SELECTED EXTRACT:

★ ★ ★

Do you know a child who might be experiencing neglect or abuse?
Many people avoid this question, fearing that the answer will lead them to an emotionally draining situation they’d rather not experience. It is understandable to have this typical knee-jerk response, especially if you’ve always thought that the child is perfectly safe and happy in your care. However, as the responsible adult in the child’s life, you must take action and protect the child immediately. Learning to spot the signs of child abuse and knowing how to handle the situation can make or break the case, whether you’re dealing with a student, a friend’s child, or your own.
For example, excessive alcohol use is a significant factor in many child abuse incidences. Misuse of alcohol has also been linked to a higher risk of child abuse. Those who engage in excessive alcohol consumption are more susceptible to impaired judgment, impulse control, and emotional regulation issues.

★ ★ ★

DATA TO EXAMINE:

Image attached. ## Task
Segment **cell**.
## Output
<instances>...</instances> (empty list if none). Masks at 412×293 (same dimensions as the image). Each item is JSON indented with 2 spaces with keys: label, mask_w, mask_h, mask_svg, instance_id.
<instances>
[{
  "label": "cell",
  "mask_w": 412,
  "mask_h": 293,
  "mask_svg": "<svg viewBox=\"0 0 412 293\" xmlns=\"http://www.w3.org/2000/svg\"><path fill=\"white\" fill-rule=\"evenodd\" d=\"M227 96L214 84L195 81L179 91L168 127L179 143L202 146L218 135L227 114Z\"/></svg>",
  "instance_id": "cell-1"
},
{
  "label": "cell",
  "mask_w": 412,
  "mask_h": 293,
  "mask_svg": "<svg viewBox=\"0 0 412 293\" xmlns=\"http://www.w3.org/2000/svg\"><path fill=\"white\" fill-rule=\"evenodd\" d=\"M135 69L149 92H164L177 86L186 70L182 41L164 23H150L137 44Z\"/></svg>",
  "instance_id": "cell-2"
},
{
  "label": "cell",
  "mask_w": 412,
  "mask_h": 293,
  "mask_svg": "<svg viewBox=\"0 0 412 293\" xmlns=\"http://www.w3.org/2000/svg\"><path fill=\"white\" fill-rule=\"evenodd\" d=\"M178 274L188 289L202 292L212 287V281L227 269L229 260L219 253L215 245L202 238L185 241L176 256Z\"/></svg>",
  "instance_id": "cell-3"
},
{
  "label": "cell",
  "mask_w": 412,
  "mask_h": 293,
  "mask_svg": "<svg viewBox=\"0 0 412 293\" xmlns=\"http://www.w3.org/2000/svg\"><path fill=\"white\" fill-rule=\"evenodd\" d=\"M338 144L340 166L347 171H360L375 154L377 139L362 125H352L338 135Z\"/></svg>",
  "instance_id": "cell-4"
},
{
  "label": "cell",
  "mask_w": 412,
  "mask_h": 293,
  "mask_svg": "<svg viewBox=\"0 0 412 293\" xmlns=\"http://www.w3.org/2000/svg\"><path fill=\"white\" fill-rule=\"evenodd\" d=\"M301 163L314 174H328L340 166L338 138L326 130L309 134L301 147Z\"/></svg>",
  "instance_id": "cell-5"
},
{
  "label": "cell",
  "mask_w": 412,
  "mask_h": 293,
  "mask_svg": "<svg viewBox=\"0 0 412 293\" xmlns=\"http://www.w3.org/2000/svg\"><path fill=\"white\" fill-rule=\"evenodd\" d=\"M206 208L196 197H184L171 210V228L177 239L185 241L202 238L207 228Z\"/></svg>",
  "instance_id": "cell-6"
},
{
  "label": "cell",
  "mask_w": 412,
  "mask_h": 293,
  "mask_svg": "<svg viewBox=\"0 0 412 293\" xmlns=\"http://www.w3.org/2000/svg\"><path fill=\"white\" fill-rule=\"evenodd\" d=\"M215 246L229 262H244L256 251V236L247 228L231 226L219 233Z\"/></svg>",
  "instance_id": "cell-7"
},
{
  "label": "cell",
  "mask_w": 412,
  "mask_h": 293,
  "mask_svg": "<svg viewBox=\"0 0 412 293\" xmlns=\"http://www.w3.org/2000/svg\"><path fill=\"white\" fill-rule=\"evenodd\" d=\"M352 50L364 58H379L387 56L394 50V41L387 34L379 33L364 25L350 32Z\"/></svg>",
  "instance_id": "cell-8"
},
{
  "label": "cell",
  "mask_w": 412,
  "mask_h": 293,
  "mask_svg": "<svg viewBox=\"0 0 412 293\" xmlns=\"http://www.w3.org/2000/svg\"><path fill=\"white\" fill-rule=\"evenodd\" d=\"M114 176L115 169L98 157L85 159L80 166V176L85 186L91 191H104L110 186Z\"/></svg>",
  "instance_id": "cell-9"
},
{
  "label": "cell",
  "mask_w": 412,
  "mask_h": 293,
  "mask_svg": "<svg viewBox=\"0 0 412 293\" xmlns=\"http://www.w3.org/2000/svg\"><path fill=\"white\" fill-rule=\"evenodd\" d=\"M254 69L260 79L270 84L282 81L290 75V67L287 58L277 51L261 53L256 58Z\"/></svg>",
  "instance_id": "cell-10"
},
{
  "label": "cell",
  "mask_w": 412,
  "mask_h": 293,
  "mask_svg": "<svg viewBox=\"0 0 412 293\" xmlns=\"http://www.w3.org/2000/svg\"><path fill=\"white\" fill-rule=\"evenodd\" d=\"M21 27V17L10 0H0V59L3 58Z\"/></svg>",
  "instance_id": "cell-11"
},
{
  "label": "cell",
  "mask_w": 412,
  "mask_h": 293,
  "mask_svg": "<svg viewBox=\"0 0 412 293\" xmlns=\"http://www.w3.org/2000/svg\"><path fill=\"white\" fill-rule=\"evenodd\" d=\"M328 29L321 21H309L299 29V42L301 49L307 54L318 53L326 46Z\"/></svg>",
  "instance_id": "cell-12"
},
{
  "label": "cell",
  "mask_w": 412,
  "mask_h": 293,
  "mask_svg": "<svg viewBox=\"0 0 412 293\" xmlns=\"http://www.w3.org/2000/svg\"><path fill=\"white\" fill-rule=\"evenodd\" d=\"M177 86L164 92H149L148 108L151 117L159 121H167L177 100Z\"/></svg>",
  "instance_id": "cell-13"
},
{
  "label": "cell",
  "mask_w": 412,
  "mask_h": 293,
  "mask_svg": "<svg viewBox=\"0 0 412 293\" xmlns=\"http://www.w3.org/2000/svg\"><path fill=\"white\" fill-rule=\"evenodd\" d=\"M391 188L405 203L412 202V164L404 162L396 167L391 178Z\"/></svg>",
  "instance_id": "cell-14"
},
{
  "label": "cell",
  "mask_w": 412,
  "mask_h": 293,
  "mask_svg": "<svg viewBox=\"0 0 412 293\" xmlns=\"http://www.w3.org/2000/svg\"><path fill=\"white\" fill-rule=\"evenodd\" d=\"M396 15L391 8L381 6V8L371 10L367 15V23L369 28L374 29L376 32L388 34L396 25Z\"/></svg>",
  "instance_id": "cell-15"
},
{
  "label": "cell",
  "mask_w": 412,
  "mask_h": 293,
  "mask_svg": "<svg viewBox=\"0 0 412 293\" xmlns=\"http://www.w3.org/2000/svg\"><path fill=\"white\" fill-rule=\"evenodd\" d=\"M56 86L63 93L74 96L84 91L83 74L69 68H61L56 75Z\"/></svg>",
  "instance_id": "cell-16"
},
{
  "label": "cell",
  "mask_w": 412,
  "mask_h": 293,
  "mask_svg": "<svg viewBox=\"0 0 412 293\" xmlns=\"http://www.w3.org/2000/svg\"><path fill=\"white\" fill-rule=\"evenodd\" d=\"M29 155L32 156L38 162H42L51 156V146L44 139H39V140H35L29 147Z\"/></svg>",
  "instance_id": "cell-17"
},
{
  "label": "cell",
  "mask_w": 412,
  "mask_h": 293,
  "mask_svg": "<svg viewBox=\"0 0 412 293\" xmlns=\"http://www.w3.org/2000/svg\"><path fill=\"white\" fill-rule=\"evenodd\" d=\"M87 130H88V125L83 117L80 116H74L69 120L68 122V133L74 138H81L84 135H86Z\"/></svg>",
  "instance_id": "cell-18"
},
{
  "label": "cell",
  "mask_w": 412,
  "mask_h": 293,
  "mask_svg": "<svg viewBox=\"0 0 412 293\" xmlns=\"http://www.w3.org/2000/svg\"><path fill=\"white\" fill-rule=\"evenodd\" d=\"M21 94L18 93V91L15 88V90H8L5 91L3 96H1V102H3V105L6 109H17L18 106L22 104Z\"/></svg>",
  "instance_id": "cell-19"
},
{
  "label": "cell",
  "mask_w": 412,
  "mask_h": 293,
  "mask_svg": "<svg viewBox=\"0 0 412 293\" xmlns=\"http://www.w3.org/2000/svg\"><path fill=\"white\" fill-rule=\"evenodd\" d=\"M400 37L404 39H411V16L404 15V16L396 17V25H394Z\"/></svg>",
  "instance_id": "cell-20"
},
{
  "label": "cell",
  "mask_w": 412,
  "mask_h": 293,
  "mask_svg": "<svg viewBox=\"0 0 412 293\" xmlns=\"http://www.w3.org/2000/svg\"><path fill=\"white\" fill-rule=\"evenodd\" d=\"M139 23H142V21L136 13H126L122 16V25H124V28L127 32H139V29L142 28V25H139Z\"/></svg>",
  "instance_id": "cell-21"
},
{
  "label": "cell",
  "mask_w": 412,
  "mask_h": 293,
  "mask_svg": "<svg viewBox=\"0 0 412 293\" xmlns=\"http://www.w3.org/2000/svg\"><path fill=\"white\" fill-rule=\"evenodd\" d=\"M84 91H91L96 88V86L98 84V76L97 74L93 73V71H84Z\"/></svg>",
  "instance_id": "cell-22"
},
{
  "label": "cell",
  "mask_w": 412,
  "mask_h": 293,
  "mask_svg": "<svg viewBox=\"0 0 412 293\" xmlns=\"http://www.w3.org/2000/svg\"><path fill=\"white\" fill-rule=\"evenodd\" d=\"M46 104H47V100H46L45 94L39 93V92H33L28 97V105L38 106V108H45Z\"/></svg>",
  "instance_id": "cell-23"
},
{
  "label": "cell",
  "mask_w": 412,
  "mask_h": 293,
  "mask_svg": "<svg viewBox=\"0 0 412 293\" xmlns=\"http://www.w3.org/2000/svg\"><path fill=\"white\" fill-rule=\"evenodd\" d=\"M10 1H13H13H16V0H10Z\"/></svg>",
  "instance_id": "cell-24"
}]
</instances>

★ ★ ★

Reproduce the passage on spotting child abuse word for word, from "Many people avoid" up to and including "emotional regulation issues.".

Many people avoid this question, fearing that the answer will lead them to an emotionally draining situation they’d rather not experience. It is understandable to have this typical knee-jerk response, especially if you’ve always thought that the child is perfectly safe and happy in your care. However, as the responsible adult in the child’s life, you must take action and protect the child immediately. Learning to spot the signs of child abuse and knowing how to handle the situation can make or break the case, whether you’re dealing with a student, a friend’s child, or your own.
For example, excessive alcohol use is a significant factor in many child abuse incidences. Misuse of alcohol has also been linked to a higher risk of child abuse. Those who engage in excessive alcohol consumption are more susceptible to impaired judgment, impulse control, and emotional regulation issues.